Onder de tegel ligt het lichaam van een jong meisje. Zij is dood, al zou je dat aan het gezicht niet zeggen. Om haar hoofd zit een krans van koekoeksbloemen en korenaren. Zij lijken wel gisteren geplukt.
De snelheid van geluid mag dan wel lager liggen dan die van het licht, maar bliksemsnel staat het halve dorp rond het graf. Twee oudjes herkennen het meisje als Germaine Cousin, zij is al 43 jaar dood.

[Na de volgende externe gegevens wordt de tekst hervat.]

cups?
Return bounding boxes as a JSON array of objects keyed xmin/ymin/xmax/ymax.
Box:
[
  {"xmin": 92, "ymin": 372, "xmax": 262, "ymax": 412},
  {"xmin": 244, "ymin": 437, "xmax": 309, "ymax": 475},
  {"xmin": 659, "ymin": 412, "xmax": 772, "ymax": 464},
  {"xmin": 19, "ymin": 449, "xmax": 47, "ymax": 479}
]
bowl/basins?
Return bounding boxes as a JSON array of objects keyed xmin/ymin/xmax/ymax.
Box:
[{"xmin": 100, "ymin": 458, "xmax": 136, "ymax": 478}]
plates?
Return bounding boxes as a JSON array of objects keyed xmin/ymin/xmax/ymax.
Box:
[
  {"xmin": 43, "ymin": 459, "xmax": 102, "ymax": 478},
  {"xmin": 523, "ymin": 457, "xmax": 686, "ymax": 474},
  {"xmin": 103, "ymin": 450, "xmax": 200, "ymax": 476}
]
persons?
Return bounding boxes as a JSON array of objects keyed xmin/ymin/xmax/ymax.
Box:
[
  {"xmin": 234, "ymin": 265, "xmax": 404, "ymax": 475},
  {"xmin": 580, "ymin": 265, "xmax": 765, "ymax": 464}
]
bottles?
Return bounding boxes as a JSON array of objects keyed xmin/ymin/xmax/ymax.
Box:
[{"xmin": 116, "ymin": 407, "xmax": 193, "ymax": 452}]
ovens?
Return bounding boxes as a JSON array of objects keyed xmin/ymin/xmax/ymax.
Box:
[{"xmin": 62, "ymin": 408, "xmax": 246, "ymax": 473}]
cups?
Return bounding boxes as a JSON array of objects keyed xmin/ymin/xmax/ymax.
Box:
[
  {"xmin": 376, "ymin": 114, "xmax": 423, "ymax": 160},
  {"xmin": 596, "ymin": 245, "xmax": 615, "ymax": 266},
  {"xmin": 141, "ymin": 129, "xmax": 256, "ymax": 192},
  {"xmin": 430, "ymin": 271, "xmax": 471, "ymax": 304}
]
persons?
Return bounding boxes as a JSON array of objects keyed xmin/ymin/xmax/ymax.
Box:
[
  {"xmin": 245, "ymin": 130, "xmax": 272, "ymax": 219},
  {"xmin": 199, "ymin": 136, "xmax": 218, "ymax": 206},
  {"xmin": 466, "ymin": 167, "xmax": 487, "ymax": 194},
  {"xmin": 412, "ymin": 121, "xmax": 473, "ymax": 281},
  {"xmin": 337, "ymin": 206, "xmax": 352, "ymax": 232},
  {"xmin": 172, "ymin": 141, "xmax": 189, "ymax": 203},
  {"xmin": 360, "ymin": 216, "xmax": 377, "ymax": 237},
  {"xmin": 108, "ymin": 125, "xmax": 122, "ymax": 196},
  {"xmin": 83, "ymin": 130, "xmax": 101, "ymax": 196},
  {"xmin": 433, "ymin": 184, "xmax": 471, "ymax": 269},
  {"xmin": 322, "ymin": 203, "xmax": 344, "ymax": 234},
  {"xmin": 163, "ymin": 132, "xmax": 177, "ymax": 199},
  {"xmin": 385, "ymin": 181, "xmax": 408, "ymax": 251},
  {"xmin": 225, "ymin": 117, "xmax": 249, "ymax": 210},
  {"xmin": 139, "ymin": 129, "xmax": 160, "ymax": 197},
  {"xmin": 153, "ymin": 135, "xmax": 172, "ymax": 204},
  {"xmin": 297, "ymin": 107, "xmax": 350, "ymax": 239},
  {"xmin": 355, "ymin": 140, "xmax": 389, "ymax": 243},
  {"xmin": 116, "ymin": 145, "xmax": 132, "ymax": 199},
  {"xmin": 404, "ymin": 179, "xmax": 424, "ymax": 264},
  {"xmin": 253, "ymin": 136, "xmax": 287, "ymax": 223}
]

Het arme schaap had een hondenleven gehad.
Ze werd geboren in 1579 en verloor haar lieve moeder toen ze nog klein was. Ze was een zorgenkindje, haar rechterhand misvormd en etterende wonden die maar niet dicht wilden.
Na de dood van haar moeder hertrouwt haar vader, haar nieuwe moeder is een tang.
Zij wil niets van Germaine weten, sterker nog: het arme kind moet op afstand van haar en haar kinderen blijven. Stel je eens voor dat die ook ziek worden.
Germaine moet in de stal bij de schapen slapen. 's Winters, als iedereen rond de kachel zit, mag ze aan de andere kant van de kamer zitten. Haar eten bestaat meestal uit een droog stuk brood en water. De hond heeft het beter.
's Morgens moet ze op pad met de schapen en de hond. Maar dan is zij gelukkig. Niemand die op haar foetert, of vies van haar is. Ze is dan alleen met de natuur, alleen met de Schepper. Zij houdt zoveel van Hem en Zijn Moeder.
Lezen heeft Germaine nooit geleerd. De rozenkrans bidden kan zij des te beter. Ze gaat zoveel als mogelijk naar de Mis, soms laat ze de zorg voor de schapen over aan een ander herderinnetje. Maar vaak is zij alleen en dan vertrouwt zij de zorg voor de schapen aan God toe. Haar vertrouwen is kinderlijk en oneindig. Zou Hij niet voor haar schapen zorgen als zij Hem bezoekt? En bij Hem vindt zij zo verschrikkelijk veel troost.
Wanneer zij schapen aan het weiden is en in de verte de klokken het Angelus hoort luiden, valt zij waar zij ook is op haar knieën. Omstanders hebben haar ook eens midden in de beek zien neerknielen.
Een andere keer zagen een paar boeren hoe Germaine de door smeltwater opgezwollen beek wilde oversteken. De situatie was gevaarlijk, maar hun boerenhanden kwamen niet uit de zakken. Wel viel hun mond open toen de beek droogviel en Germaine droog aan de overkant kwam.
Niemand geeft om het arme herderinnetje, maar Germaine geeft des te meer om andere stakkers. Meermalen heeft zij een zwerver haar brood gegeven. En niemand die wist hoe ziek ze was.
Op een zomerse ochtend van het jaar 1601 zoekt de vader zijn dochter. Hij vindt haar liggend op een bussel takken in de schaapskooi.
Zij is gestorven zoals ze had geleefd, door niemand gezien, door niemand bemind.
Ze werd 22 jaar oud.

Wanneer 43 jaar later haar lichaam wordt gevonden vinden er vele wonderen rond het heilige herderinnetje plaats.
Voor de boerenbevolking hoeft een heiligverklarings-proces niet, stel je voor dat het lichaam weg moet. En ook niet heiligverklaard doet zij haar wonderen.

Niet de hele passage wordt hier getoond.